In this thesis I study careers, incentive instruments and learning in an internal labor market using personnel data from a Chinese state-owned firm from 1998-2008.
In the first chapter, I document workers' careers and compensation in this organization, compared with the stylized facts documented in Baker, Gibbs and Holmstrom (1994a) using a US firm, and with key predictions derived from different theories. The major empirical patterns shown by the Chinese firm are consistent with those of its US counterparts. I then use this dataset to test two specific questions in chapters two and three.
The second chapter studies the relationship between incentive instruments used by the Chinese firm. In a hierarchical corporation, two sets of instruments are widely used to provide workers with incentives to exert effort: incentive pay and promotion. Do firms trade off using one instrument for the other, as theory predicts? My study provides evidence that, controlling for performance, a smaller bonus is given to those with a better future promotion opportunity. Such a trade-off is greater for low-tenured workers. At the same time, bonus to performance sensitivity is smaller for them. I also discuss how the level of substitution between the two incentive instruments differs by job type.
====================
■ Exercise task a: Edit the listing from its first line down to the line containing "2213 millimetres", replacing "viewer" with "observer" and leaving everything else in those lines unchanged.
The thesis summary and the listing have no connection to each other.

[Items listed in a dataset]
====================
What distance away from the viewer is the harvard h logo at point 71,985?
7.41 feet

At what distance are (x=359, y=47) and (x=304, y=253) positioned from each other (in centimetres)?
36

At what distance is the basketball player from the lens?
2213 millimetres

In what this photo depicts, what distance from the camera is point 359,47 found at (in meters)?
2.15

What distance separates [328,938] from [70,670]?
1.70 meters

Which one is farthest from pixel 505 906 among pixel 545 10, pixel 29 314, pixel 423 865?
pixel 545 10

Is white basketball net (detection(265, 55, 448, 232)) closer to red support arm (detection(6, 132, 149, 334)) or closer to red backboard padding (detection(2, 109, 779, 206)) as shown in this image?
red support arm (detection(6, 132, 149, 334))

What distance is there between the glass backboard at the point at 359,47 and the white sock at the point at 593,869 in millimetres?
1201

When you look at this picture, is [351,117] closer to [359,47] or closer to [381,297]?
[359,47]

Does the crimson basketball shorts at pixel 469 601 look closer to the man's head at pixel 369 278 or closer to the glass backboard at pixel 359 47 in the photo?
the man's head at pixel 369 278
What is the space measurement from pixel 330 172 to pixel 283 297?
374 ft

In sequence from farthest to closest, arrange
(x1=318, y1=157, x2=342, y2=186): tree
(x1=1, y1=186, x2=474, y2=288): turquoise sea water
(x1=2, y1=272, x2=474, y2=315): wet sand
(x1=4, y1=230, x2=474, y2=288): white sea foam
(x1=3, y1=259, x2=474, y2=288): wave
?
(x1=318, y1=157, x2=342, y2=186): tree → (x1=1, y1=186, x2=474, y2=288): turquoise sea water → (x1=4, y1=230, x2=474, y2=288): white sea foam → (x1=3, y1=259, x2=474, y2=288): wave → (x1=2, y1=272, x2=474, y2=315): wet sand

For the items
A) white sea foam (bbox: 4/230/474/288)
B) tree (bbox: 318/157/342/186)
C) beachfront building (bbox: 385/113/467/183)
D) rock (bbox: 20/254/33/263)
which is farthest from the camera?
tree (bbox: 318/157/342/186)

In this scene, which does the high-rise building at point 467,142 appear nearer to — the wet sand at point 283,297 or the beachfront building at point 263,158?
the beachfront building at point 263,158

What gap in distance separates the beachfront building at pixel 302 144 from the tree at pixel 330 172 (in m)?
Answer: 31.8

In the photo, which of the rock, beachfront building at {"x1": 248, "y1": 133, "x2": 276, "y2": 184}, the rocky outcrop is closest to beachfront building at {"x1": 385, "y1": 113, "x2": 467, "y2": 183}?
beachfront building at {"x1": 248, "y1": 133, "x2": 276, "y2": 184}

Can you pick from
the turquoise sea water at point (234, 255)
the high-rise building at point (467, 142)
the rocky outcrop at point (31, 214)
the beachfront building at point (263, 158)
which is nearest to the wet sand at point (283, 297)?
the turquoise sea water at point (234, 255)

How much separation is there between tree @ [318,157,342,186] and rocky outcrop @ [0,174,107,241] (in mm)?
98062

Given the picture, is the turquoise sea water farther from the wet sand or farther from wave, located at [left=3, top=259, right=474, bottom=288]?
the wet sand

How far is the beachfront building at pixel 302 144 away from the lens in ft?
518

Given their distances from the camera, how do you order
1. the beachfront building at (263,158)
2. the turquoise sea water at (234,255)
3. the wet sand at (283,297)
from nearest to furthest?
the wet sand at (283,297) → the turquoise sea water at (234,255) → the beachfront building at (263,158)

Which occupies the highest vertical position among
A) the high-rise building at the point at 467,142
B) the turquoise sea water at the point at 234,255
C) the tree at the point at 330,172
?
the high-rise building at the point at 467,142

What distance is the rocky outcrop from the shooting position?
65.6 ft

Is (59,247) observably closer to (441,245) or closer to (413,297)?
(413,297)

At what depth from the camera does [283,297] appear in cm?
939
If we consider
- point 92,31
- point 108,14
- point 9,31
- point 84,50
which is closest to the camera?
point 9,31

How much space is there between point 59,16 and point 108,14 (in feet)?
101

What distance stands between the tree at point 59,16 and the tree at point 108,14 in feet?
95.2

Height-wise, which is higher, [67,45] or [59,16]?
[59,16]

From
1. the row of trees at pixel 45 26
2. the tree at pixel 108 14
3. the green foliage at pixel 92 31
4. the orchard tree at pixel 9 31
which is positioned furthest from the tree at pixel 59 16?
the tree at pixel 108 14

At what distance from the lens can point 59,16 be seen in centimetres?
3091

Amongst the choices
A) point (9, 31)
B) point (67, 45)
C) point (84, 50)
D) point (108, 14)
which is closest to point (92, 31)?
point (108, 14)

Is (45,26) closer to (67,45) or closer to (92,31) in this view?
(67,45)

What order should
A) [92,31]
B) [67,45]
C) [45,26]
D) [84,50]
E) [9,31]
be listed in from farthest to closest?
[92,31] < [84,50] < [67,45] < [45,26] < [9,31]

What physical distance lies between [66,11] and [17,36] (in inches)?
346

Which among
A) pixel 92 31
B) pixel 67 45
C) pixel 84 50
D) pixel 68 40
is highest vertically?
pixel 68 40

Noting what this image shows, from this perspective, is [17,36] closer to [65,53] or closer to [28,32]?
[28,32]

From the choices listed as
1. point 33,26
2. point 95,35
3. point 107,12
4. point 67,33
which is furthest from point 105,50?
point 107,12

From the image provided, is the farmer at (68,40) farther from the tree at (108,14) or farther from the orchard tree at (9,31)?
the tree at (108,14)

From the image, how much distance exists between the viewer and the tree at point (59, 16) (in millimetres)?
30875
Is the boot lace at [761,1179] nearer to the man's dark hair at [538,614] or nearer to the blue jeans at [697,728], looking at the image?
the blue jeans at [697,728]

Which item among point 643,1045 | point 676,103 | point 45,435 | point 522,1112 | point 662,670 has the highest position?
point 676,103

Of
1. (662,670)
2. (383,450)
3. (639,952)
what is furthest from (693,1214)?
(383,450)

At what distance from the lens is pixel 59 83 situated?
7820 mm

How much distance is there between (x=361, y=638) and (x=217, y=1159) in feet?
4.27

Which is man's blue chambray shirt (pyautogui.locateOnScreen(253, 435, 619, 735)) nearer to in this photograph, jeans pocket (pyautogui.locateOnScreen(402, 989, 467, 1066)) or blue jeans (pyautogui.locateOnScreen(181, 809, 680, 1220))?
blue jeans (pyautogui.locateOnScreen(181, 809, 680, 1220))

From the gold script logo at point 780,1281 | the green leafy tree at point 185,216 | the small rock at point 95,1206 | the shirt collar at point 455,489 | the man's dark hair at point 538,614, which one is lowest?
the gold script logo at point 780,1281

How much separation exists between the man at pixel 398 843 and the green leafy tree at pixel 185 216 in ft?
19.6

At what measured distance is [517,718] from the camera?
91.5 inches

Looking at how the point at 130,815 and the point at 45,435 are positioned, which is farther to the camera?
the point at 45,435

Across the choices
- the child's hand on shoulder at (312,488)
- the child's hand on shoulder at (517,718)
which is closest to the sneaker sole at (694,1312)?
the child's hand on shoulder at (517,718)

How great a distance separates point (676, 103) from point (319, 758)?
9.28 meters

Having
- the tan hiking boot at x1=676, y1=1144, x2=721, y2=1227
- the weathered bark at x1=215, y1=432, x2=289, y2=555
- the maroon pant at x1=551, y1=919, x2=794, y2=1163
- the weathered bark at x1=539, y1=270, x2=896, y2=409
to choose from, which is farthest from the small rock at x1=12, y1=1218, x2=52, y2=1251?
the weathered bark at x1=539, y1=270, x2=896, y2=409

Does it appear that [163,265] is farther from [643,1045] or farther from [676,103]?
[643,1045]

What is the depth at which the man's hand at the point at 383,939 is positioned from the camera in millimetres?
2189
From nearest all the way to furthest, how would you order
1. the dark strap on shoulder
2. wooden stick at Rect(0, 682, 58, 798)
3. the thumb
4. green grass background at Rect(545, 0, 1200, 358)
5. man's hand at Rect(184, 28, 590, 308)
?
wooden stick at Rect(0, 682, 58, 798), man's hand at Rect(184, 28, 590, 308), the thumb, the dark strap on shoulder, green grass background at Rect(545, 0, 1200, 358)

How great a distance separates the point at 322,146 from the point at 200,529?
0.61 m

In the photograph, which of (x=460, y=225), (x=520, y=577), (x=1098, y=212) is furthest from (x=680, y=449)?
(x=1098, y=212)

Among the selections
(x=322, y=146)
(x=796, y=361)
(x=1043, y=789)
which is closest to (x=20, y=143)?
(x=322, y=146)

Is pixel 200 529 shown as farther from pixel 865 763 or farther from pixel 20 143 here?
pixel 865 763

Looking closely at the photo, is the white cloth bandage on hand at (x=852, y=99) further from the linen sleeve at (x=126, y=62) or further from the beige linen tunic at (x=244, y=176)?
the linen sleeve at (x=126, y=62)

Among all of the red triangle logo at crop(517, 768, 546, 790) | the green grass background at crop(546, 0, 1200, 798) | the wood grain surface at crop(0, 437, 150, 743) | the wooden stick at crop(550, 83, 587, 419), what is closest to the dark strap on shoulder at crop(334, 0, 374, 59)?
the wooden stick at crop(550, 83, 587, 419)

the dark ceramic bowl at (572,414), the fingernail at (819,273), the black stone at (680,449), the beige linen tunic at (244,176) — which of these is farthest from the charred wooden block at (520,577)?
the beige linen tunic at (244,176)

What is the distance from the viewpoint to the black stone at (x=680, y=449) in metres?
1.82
====================
■ Exercise task b: Reproduce the thesis summary word for word, everything from "The second chapter" down to "by job type.".

■ Exercise answer a:
What distance away from the observer is the harvard h logo at point 71,985?
7.41 feet

At what distance are (x=359, y=47) and (x=304, y=253) positioned from each other (in centimetres)?
36

At what distance is the basketball player from the lens?
2213 millimetres

■ Exercise answer b:
The second chapter studies the relationship between incentive instruments used by the Chinese firm. In a hierarchical corporation, two sets of instruments are widely used to provide workers with incentives to exert effort: incentive pay and promotion. Do firms trade off using one instrument for the other, as theory predicts? My study provides evidence that, controlling for performance, a smaller bonus is given to those with a better future promotion opportunity. Such a trade-off is greater for low-tenured workers. At the same time, bonus to performance sensitivity is smaller for them. I also discuss how the level of substitution between the two incentive instruments differs by job type.